Answer to Problem 74P

Yes. Lake can supply enough heat energy to meet the town’s energy need.

Explanation of Solution

Average temperature difference between top and bottom is $15°\text{C}$ and the average surface temperature is $22°\text{C}$, power supplied by the lake is $1.0\times {10}^8\text{W}$, surface area of lake is $8.0\times {10}^7{\text{m}}^{\text{2}}$, and the average incident intensity is $200\text{W}/{\text{m}}^{\text{2}}$.

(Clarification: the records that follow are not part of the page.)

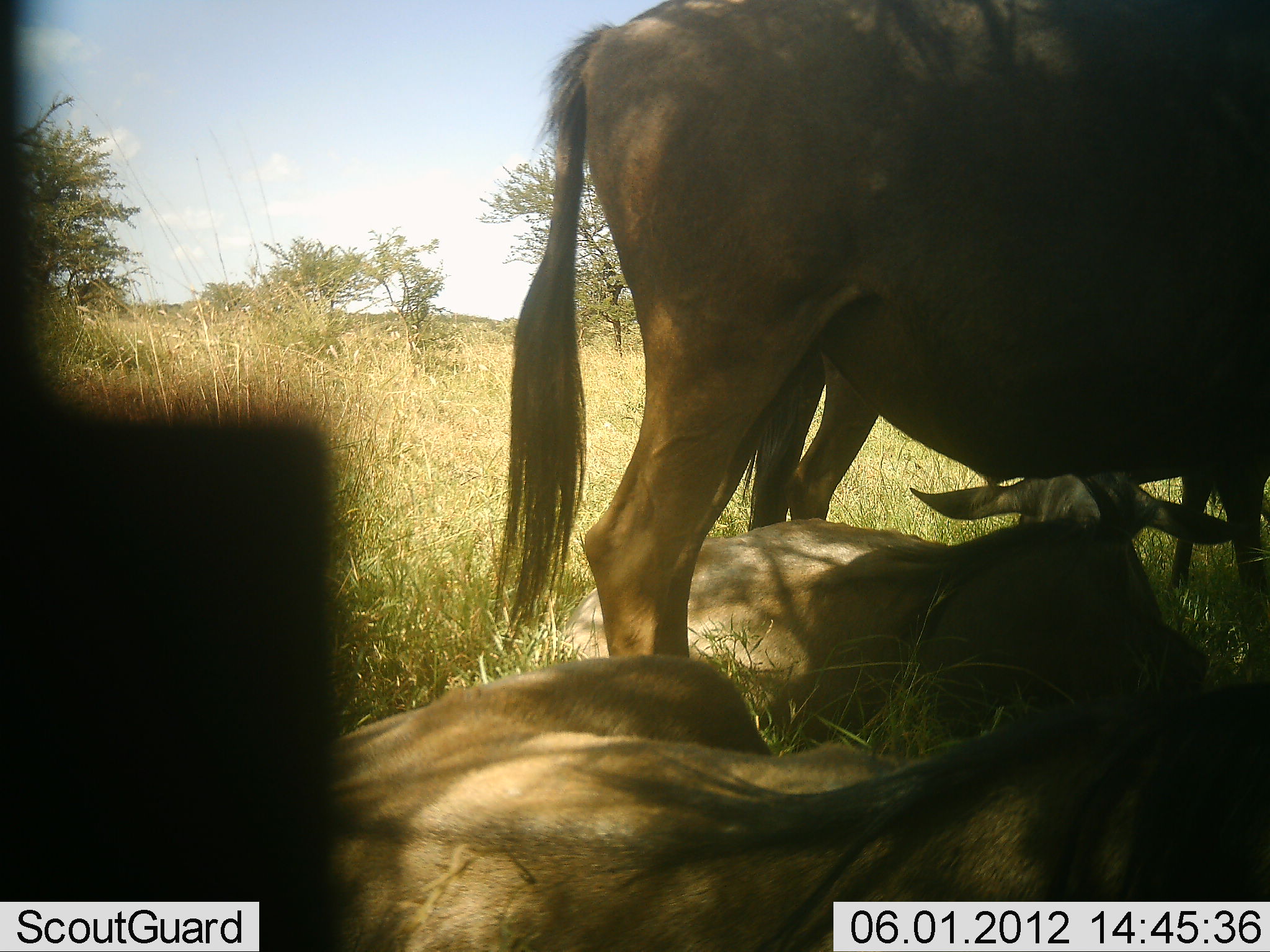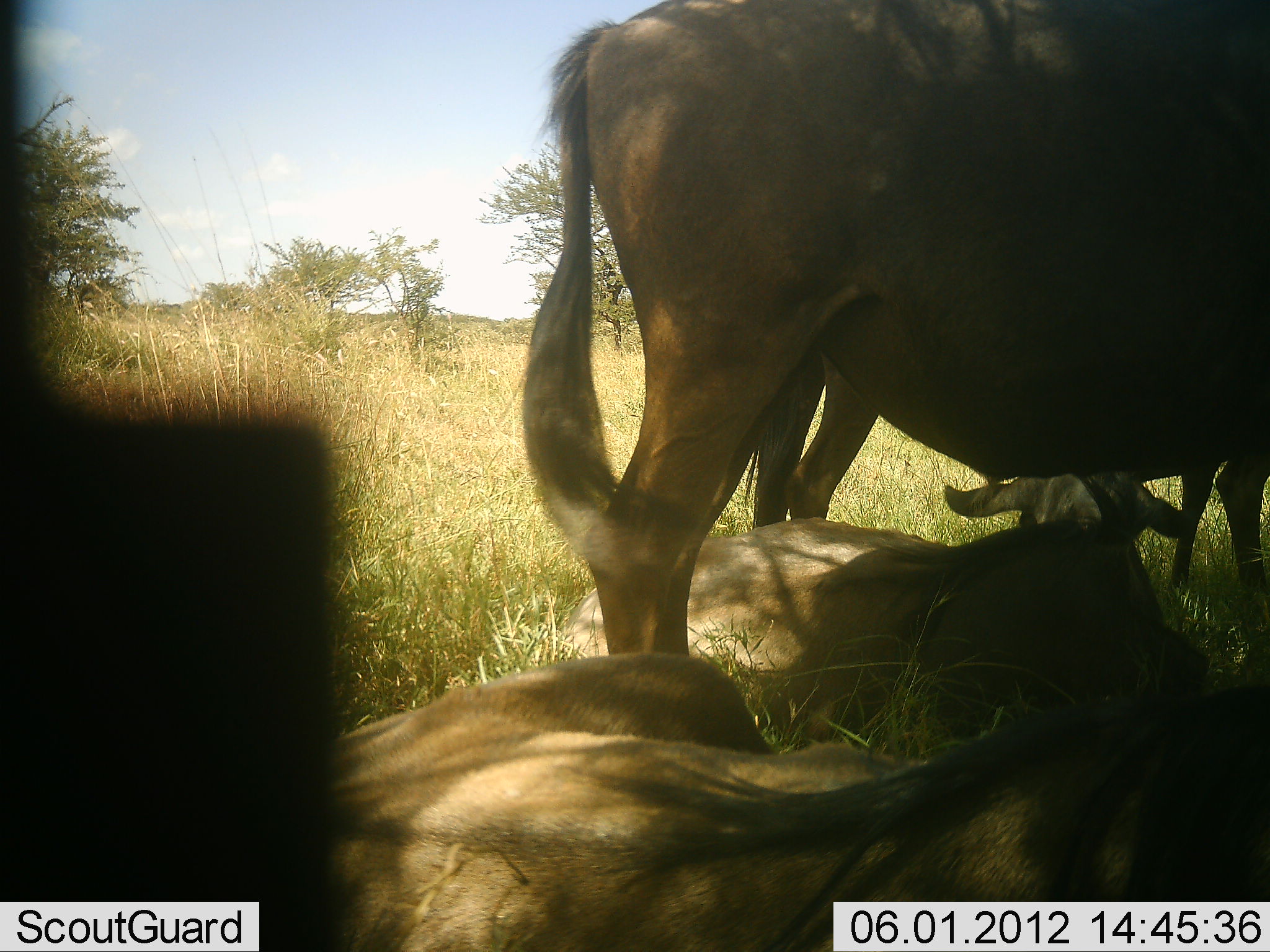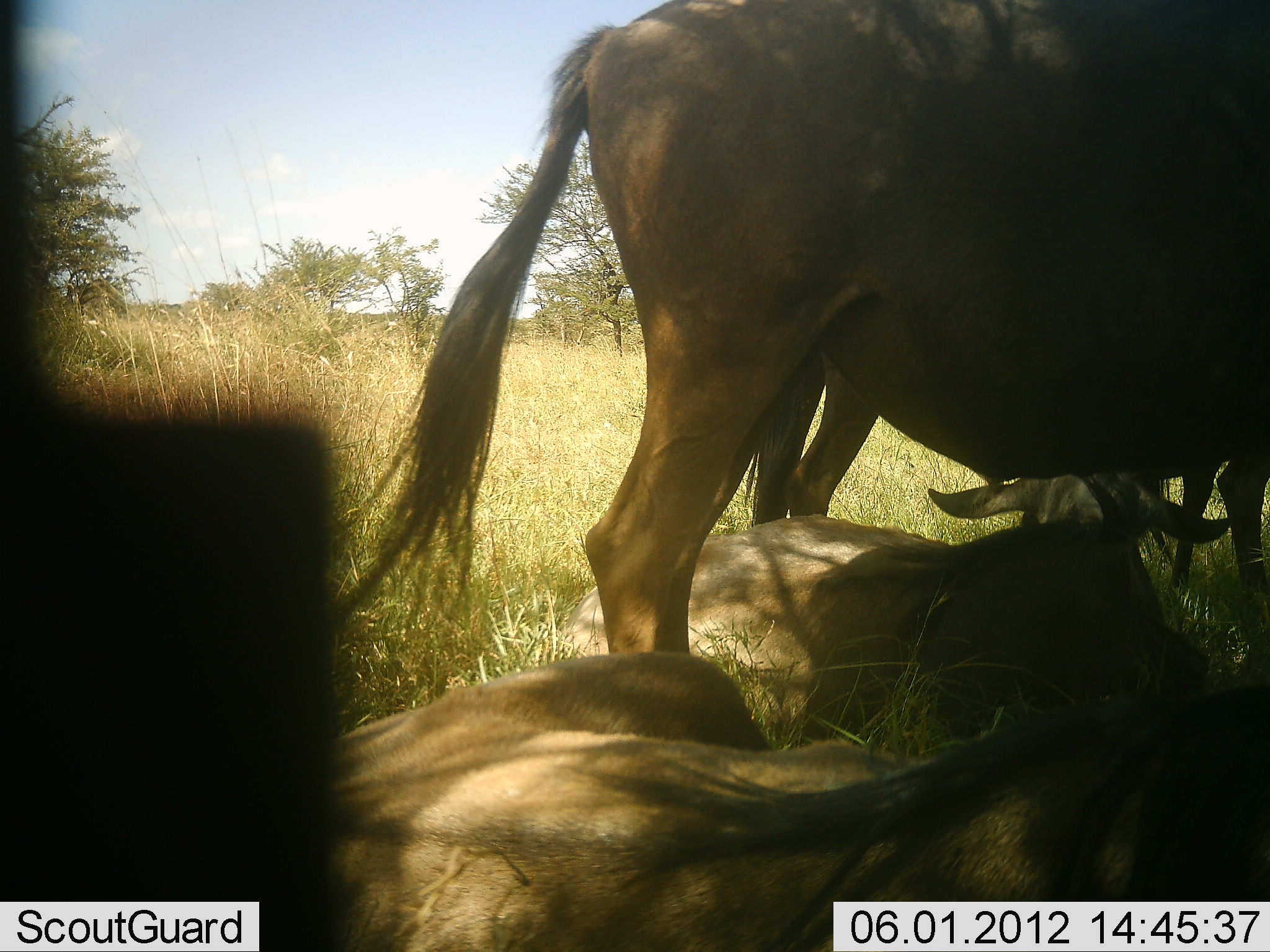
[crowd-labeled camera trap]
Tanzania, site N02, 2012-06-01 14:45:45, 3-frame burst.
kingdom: Animalia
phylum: Chordata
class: Mammalia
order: Artiodactyla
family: Bovidae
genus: Connochaetes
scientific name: Connochaetes taurinus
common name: blue wildebeest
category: wildebeest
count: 4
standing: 100%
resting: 100%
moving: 0%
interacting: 10%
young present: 20%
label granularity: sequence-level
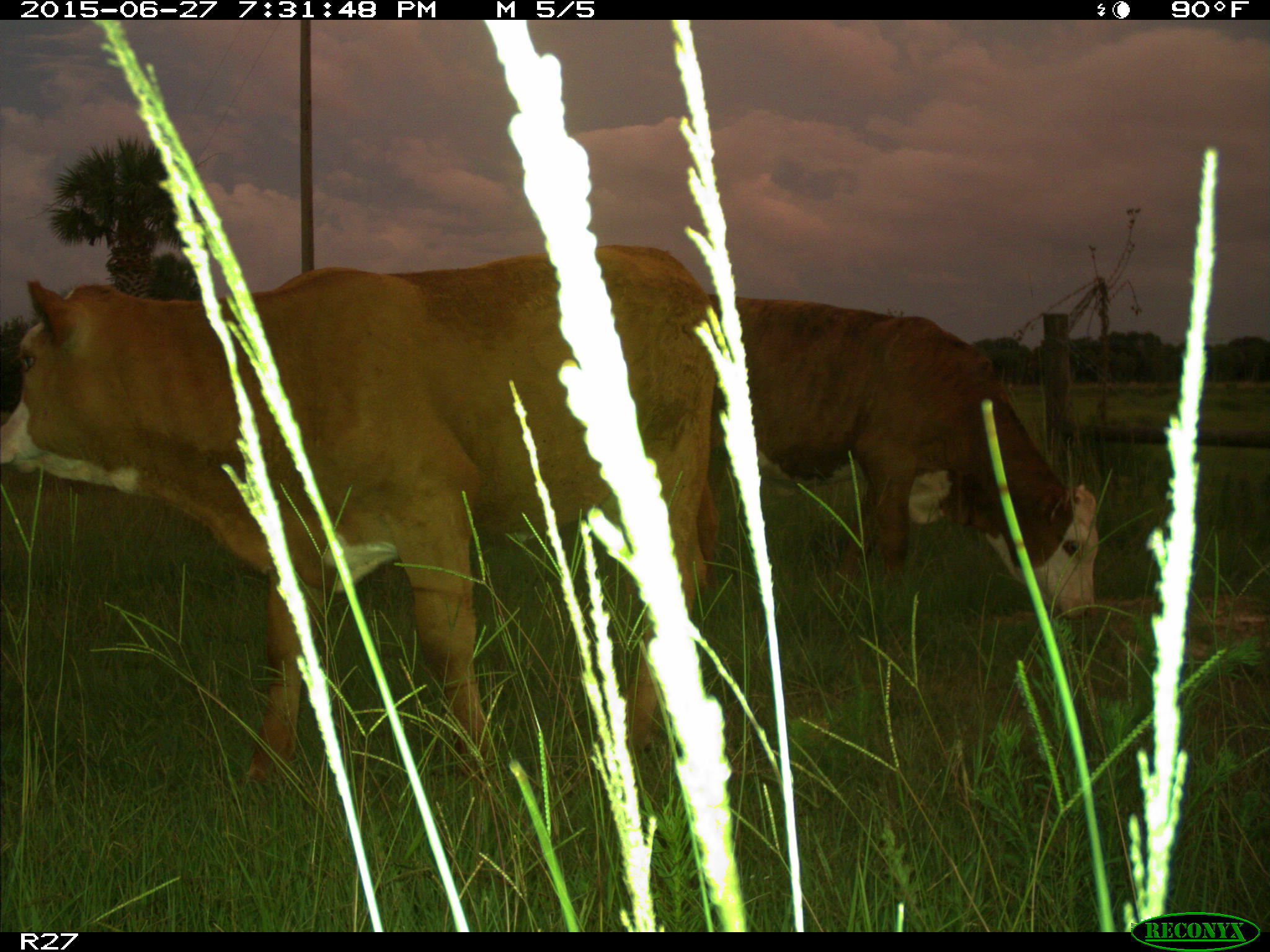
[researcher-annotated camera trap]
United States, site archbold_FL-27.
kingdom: Animalia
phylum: Chordata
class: Mammalia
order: Artiodactyla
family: Bovidae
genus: Bos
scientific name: Bos taurus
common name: domestic cow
Bos taurus (domestic cow).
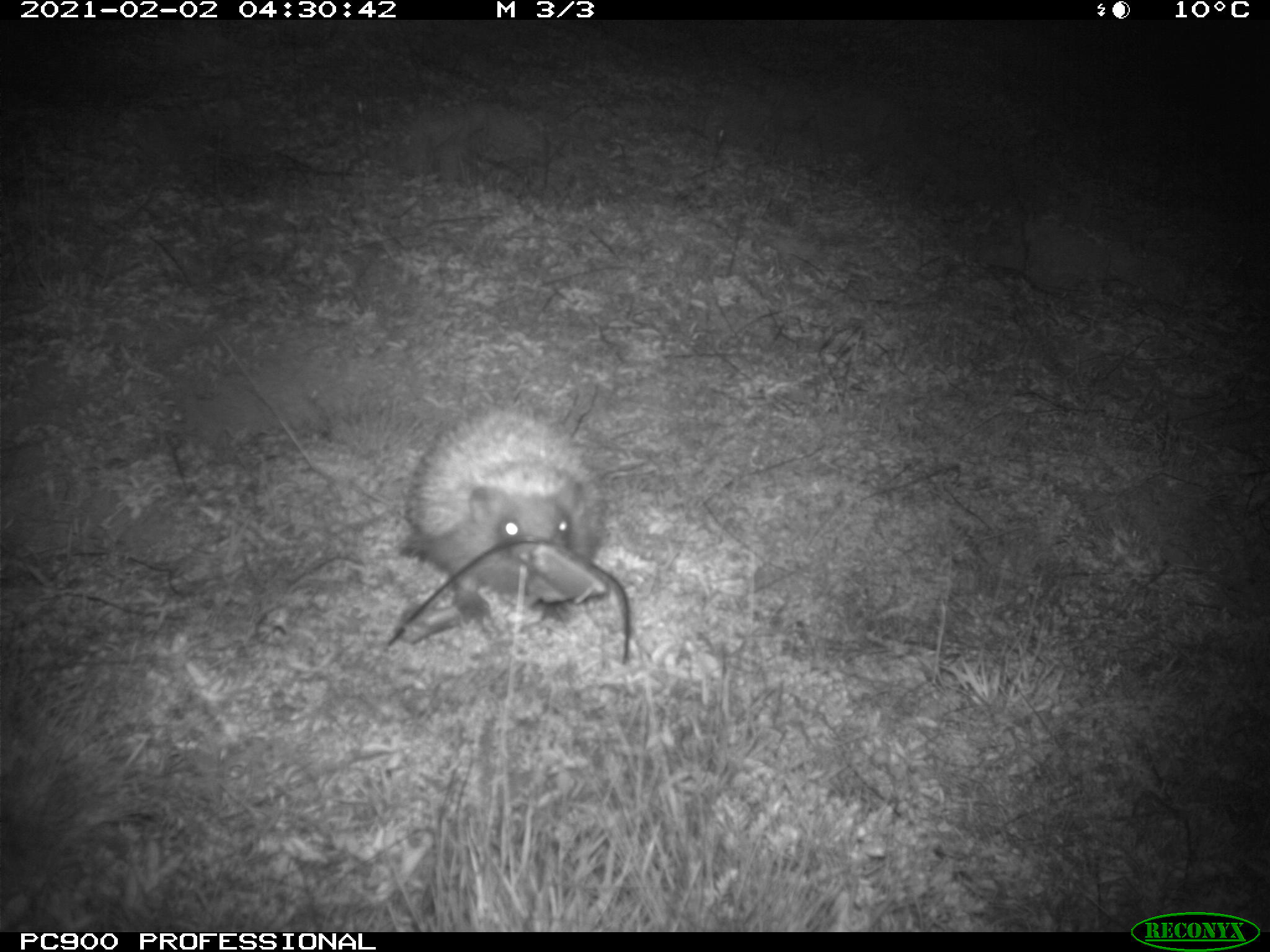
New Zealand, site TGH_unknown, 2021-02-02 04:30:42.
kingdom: Animalia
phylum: Chordata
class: Mammalia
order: Eulipotyphla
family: Erinaceidae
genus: Erinaceus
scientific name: Erinaceus europaeus europaeus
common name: european hedgehog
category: hedgehog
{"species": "hedgehog (european hedgehog) (Erinaceus europaeus europaeus)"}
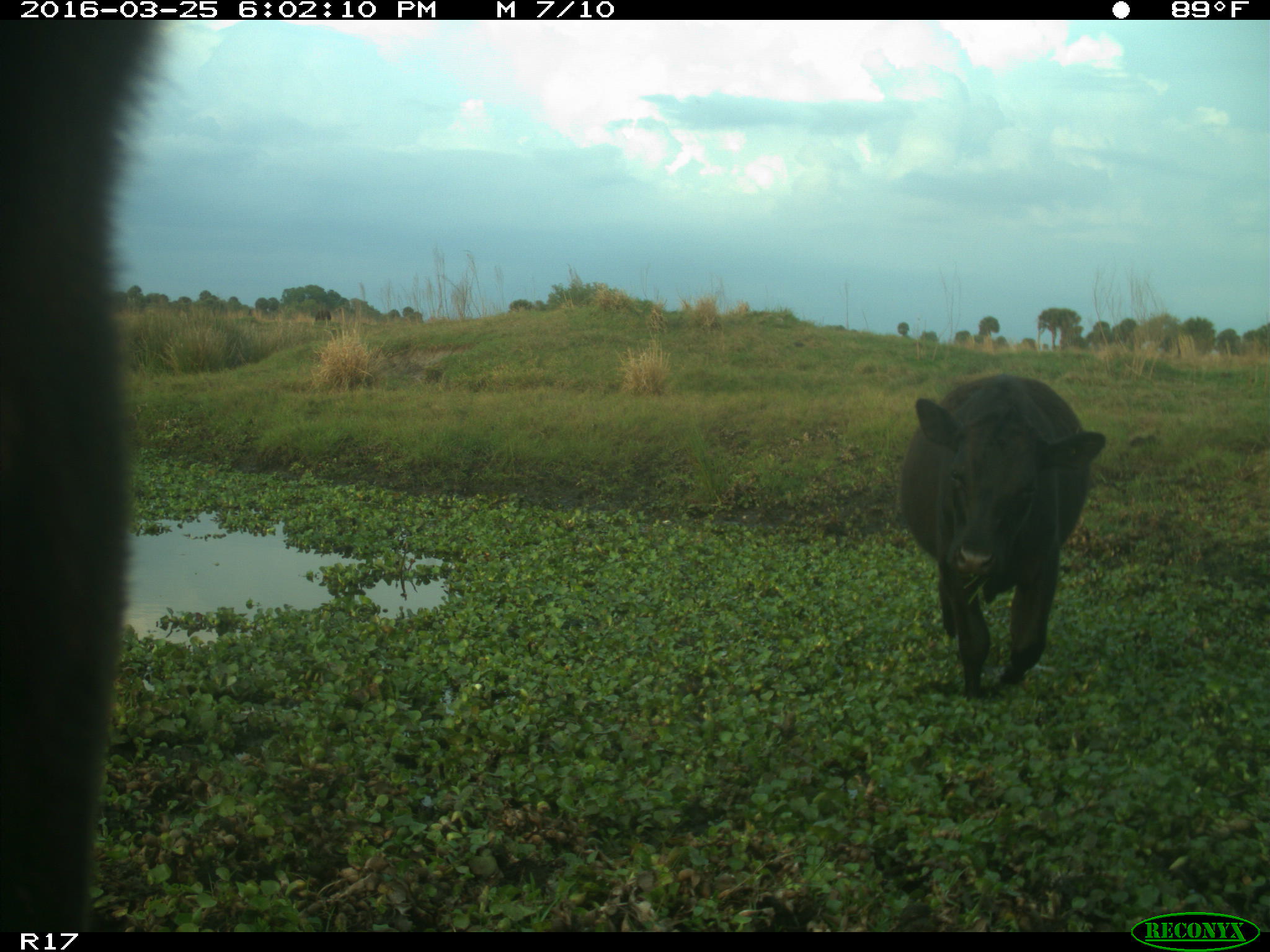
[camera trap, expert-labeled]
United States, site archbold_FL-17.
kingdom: Animalia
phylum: Chordata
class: Mammalia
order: Artiodactyla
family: Bovidae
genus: Bos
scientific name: Bos taurus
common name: domestic cow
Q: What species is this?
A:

Write the equation to find the power delivered by sun.

$P_{sun}=IA$

Here, $P_{sun}$ is the average power of sunlight, $I$ is the intensity, and $A$ is the area of cross section.

Write the equation to calculate the power of engine.

$P_{engine}=\frac{P_{town}}{\epsilon }$

Here, $P_{engine}$ is the power of engine, and $P_{town}$ is the power required by the town.

Conclusion:

Substitute $200\text{W}/{\text{m}}^{\text{2}}$ for $I$ and $8.0\times {10}^7{\text{m}}^{\text{2}}$ for $A$ in the equation for $P_{sun}$.

$\begin{array}{c}{P}_{sun}=\left(200\text{W}/{\text{m}}^{\text{2}}\right)\left(8.0\times {10}^7{\text{m}}^{\text{2}}\right)\\ =1.6\times {10}^{10}\text{W}\end{array}$

Substitute $1.0\times {10}^8\text{W}$ for $P_{town}$ and $0.051$ for $\epsilon$ in the equation for $P_{engine}$.

$\begin{array}{c}{P}_{engine}=\frac{1.0\times {10}^8\text{W}}{0.051}\\ =2.0\times {10}^9\text{W}\end{array}$

It can be seen that $P_{sun}>P_{engine}$.This means that the lake can supply enough heat energy to meet the town’s energy need.

Therefore, Yes. Lake can supply enough heat energy to meet the town’s energy need.